Running FreeIPA 4.3.1.
Any suggestions on how to move past this point would be greatly appreciated.
Thanks in advance.
On 1/8/19 4:37 AM, Mitchell Smith via FreeIPA-users wrote:
Hi List,
I am running in to an issue joining a new replica to our IPA environment.
It’s worth noting that we have had issues with expired certs on our master server for a while but I thought we had resolved them, and when I connect to ports 443 and 636 on the master server I get certs back expiring in 2020.
So I have run IPA-client-install and the client joins successfully.
I can ‘kinit admin’ and kerberos auth appears to work.
When I run ipa-replica-install it hangs on step 27 restarting directory server.
When I check syslog I see that dirsrv has failed to restart, and the following message.

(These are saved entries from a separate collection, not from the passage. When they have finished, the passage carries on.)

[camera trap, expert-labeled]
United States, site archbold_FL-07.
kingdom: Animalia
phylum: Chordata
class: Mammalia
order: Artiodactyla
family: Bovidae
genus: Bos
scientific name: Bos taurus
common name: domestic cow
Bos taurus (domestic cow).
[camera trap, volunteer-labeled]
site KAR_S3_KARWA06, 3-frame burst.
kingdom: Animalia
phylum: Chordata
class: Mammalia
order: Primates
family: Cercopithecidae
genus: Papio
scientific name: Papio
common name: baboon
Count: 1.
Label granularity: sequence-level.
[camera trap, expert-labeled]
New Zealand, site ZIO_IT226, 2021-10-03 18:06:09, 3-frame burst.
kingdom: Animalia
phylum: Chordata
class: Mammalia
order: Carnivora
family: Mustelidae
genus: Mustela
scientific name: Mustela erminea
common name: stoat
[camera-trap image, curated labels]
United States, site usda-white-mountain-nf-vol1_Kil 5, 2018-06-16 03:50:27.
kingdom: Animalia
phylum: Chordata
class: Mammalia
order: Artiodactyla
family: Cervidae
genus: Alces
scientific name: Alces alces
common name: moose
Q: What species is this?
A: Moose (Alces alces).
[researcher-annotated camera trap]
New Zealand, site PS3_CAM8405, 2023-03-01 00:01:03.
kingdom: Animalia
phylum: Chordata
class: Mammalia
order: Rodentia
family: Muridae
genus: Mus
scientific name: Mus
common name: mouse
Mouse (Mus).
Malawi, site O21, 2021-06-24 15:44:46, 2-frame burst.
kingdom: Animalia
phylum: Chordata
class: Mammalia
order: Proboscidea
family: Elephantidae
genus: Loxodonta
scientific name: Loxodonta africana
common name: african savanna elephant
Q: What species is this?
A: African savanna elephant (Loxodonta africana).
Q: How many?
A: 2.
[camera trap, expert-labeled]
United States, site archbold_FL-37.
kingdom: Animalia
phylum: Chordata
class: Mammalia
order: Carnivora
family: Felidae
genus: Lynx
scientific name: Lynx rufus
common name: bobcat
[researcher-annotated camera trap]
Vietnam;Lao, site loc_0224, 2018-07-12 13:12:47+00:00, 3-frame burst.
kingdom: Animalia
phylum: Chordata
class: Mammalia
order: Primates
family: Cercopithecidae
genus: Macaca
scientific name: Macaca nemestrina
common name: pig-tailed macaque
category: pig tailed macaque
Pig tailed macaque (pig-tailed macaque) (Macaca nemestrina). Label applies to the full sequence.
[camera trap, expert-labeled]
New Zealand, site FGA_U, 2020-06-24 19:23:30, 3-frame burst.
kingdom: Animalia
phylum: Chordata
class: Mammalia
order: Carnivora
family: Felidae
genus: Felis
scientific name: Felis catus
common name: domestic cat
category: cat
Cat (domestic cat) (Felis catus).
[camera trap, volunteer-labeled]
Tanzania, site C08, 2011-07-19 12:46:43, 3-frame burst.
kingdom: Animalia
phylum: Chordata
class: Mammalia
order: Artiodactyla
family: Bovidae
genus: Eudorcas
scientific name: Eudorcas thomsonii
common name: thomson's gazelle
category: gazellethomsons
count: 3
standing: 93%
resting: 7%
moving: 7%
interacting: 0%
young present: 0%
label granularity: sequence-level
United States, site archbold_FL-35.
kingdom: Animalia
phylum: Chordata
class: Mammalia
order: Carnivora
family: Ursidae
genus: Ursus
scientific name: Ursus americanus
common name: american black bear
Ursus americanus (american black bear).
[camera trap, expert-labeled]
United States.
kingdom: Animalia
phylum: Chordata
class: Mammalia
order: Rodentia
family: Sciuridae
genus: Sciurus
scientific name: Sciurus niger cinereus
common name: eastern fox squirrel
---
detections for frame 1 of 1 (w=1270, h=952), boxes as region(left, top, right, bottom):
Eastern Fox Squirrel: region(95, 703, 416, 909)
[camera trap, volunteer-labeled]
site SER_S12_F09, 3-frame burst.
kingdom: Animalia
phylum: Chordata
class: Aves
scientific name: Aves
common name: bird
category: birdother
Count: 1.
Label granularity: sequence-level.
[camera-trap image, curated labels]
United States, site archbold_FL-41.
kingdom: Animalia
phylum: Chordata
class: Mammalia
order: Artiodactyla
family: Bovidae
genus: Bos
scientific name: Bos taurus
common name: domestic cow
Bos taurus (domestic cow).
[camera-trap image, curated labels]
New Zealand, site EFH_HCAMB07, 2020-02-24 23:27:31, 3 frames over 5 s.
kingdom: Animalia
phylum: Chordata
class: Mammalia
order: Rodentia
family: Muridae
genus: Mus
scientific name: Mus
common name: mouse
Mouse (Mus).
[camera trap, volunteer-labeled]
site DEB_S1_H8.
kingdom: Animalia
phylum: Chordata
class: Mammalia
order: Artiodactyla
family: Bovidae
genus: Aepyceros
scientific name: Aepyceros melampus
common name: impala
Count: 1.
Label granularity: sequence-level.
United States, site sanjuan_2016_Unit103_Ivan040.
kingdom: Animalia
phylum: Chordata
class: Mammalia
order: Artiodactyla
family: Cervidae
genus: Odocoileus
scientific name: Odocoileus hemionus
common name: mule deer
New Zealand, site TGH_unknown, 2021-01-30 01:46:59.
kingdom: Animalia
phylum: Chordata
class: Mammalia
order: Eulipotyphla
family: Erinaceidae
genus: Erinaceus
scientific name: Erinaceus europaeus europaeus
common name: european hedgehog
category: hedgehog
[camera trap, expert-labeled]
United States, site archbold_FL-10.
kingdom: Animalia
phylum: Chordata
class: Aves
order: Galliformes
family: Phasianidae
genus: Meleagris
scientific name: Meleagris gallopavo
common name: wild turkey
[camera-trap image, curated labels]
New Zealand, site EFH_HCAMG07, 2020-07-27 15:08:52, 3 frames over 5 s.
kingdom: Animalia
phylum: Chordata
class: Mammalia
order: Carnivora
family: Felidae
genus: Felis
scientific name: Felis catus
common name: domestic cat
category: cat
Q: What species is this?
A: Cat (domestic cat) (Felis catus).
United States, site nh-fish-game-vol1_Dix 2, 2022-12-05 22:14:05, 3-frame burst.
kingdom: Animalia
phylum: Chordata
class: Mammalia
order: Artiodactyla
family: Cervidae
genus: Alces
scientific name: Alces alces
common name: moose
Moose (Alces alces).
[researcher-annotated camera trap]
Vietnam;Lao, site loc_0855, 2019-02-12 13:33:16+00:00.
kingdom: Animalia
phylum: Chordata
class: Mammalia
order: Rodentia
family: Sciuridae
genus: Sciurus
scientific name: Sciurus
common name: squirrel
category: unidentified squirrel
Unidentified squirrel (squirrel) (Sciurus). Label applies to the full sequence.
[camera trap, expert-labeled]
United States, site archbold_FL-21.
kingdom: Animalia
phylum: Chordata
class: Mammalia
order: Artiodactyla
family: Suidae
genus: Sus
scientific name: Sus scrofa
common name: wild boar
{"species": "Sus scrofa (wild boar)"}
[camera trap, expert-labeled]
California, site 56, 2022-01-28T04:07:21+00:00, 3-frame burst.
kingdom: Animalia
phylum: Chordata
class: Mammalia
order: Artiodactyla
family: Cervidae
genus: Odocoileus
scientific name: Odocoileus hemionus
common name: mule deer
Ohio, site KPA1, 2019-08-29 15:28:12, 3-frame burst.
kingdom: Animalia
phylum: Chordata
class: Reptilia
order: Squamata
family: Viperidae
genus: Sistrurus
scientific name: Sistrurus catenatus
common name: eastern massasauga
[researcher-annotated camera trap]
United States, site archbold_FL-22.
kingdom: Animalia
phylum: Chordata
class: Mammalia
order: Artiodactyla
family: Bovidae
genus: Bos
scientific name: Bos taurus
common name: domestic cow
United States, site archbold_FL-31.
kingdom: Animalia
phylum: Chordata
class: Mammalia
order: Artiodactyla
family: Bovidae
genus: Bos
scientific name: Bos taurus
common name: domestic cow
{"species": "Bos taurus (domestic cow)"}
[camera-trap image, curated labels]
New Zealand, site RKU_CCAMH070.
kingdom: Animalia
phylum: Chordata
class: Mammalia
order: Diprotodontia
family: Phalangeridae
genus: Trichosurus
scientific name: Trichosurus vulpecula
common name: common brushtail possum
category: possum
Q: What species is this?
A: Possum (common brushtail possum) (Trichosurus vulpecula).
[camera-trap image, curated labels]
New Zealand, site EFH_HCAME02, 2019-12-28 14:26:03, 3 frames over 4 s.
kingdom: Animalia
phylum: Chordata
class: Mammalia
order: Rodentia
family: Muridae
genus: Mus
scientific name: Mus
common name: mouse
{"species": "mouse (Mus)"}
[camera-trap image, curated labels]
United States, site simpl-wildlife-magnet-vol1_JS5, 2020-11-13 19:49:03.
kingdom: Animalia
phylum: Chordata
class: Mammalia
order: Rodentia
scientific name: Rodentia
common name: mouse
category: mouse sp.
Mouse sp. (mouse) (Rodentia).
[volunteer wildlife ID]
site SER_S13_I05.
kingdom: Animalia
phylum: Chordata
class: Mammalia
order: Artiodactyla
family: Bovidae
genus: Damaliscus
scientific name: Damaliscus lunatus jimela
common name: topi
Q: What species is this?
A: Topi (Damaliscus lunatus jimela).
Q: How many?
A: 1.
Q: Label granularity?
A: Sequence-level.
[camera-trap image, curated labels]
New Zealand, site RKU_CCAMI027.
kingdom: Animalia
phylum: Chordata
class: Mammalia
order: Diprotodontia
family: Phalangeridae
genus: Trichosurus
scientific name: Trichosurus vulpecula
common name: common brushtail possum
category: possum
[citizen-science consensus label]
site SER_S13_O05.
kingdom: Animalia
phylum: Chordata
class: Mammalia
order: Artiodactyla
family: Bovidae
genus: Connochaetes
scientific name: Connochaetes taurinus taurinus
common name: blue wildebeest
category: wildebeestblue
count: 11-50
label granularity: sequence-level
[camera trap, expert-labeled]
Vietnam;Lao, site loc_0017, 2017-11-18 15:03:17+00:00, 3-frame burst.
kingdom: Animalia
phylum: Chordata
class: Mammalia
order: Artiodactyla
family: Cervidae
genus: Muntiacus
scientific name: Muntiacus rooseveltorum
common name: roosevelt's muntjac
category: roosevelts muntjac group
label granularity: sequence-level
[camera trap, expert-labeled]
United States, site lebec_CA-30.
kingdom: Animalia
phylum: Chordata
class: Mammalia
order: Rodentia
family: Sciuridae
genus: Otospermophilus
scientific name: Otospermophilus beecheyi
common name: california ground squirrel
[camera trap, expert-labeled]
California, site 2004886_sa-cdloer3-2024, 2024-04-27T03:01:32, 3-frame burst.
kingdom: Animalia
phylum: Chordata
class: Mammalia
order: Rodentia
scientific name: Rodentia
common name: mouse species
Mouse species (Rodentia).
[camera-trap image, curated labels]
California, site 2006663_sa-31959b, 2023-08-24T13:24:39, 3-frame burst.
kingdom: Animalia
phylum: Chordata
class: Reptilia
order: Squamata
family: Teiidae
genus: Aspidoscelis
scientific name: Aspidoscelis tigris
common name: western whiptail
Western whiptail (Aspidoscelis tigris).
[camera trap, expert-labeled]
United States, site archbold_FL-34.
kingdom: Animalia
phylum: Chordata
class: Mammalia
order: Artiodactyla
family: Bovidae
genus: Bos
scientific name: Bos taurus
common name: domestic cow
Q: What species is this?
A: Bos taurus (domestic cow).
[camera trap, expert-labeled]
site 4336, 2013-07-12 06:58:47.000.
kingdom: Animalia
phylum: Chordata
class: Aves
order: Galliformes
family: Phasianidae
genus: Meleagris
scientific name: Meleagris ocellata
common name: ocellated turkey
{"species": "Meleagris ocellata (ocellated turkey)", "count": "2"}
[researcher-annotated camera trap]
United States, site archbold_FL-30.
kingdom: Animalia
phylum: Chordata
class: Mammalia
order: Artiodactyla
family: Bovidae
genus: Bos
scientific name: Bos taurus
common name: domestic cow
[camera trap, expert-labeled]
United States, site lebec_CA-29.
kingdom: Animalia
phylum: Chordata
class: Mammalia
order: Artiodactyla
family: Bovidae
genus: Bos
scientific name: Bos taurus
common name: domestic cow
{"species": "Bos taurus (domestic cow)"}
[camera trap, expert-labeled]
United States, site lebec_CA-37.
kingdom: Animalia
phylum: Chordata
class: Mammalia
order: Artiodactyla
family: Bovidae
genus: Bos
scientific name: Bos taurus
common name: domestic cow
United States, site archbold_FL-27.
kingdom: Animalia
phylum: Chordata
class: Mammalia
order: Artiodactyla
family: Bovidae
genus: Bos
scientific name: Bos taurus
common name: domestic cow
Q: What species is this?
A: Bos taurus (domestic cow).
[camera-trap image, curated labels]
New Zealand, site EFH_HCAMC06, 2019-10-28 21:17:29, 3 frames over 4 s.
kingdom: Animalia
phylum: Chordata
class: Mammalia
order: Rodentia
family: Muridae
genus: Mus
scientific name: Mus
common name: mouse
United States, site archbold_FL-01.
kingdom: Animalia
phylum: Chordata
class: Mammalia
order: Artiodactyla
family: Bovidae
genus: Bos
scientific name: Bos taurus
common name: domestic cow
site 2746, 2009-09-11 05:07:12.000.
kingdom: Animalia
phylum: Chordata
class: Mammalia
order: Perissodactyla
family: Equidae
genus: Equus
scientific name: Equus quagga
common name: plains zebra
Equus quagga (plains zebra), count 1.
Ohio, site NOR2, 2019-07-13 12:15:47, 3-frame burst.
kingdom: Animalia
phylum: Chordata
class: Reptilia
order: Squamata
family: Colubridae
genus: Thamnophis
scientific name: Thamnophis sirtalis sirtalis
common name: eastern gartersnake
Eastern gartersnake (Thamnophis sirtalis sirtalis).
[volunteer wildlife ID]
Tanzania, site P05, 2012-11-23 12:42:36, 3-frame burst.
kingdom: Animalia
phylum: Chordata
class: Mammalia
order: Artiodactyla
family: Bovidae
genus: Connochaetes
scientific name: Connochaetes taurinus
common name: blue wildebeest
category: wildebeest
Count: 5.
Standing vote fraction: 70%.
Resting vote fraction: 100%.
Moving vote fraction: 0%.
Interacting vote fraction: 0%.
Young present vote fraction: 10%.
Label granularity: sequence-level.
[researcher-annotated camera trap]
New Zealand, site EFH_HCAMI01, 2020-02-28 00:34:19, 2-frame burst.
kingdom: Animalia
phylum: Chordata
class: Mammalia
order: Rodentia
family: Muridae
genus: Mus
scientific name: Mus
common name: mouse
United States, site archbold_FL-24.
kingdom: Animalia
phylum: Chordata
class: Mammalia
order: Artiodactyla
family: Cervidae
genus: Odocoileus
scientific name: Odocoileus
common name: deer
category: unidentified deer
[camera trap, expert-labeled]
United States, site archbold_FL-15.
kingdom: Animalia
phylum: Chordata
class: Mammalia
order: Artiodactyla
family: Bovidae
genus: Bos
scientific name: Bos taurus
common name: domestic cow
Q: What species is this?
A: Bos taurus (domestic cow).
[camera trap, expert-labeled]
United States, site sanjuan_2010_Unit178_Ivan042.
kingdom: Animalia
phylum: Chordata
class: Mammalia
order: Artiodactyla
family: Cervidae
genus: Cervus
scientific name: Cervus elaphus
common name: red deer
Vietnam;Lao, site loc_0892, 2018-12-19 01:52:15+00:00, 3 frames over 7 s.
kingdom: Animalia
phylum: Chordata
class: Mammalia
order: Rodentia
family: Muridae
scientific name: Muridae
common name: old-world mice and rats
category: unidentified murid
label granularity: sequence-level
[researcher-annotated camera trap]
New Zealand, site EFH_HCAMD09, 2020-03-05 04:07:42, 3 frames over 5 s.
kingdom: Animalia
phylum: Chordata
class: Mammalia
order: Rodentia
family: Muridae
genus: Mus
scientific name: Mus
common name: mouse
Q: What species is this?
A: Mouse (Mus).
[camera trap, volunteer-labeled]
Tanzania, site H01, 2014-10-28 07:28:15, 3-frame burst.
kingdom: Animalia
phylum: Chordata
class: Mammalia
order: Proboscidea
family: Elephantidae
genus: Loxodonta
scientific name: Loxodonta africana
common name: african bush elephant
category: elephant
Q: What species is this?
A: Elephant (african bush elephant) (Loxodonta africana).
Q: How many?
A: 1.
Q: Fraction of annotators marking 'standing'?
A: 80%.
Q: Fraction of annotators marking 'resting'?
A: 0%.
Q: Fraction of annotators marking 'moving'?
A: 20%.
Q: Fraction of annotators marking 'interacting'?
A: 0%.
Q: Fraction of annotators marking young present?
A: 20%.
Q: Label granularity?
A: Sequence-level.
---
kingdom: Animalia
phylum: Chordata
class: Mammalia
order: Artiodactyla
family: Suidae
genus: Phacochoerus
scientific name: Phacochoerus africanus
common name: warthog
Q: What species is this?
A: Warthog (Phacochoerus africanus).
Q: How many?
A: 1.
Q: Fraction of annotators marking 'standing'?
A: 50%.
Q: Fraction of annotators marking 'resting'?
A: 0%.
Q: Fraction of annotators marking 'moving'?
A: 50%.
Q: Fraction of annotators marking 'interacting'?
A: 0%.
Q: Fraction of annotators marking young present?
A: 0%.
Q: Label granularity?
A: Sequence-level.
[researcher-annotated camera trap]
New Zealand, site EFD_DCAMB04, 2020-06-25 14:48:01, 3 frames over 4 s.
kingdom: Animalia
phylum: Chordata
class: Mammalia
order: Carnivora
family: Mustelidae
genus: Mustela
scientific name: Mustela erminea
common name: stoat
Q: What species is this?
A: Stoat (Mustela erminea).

Jan 8 02:20:11 ds02 certmonger[8516]: 2019-01-08 02:20:11 [8516] Server at https://ds01.prod.xyz.internal/ipa/xml failed request, will retry: 907 (RPC failed at server. cannot connect to 'https://ds01.prod.xyz.internal:443/ca/eeca/ca/profileSubmitSSLClient': (SSL_ERROR_EXPIRED_CERT_ALERT) SSL peer rejected your certificate as expired.).
Where ds02 is the new replica I am installing and ds01 is the original master.
Running FreeIPA 4.3.1.
Any suggestions on how to move past this point would be greatly appreciated.
Thanks in advance.
FreeIPA-users mailing list -- freeipa-users@lists.fedorahosted.org To unsubscribe send an email to freeipa-users-leave@lists.fedorahosted.org Fedora Code of Conduct: https://getfedora.org/code-of-conduct.html List Guidelines: https://fedoraproject.org/wiki/Mailing_list_guidelines List Archives: https://lists.fedorahosted.org/archives/list/freeipa-users@lists.fedorahoste...
Hi,
can you check on ds02 if certmonger was able to get cert for the LDAP server (with "getcert list")? If not, I suspect that the IPA RA agent certificate is expired and as a consequence the installer was not able to get a cert for LDAP and HTTPs (the IPA RA agent cert is used to authenticate to Dogtag, which is the component delivering certs).
On the master, IPA RA agent is stored in /etc/httpd/alias with the nickname ipaCert. Check if it is still valid with # certutil -L -d /etc/httpd/alias -n ipaCert | grep "Not After"
If it is expired, you need to fix this issue first (it requires to move the date back in time, so that the cert is still valid, and let certmonger renew it).
If it is not expired, check that the entry uid=ipara,ou=People,o=ipaca has been updated with the most recent IPA RA agent certificate: 1. get the serial from the cert in the NSS db: # certutil -L -d /etc/httpd/alias -n ipaCert | grep Serial Serial Number: 7 (0x7)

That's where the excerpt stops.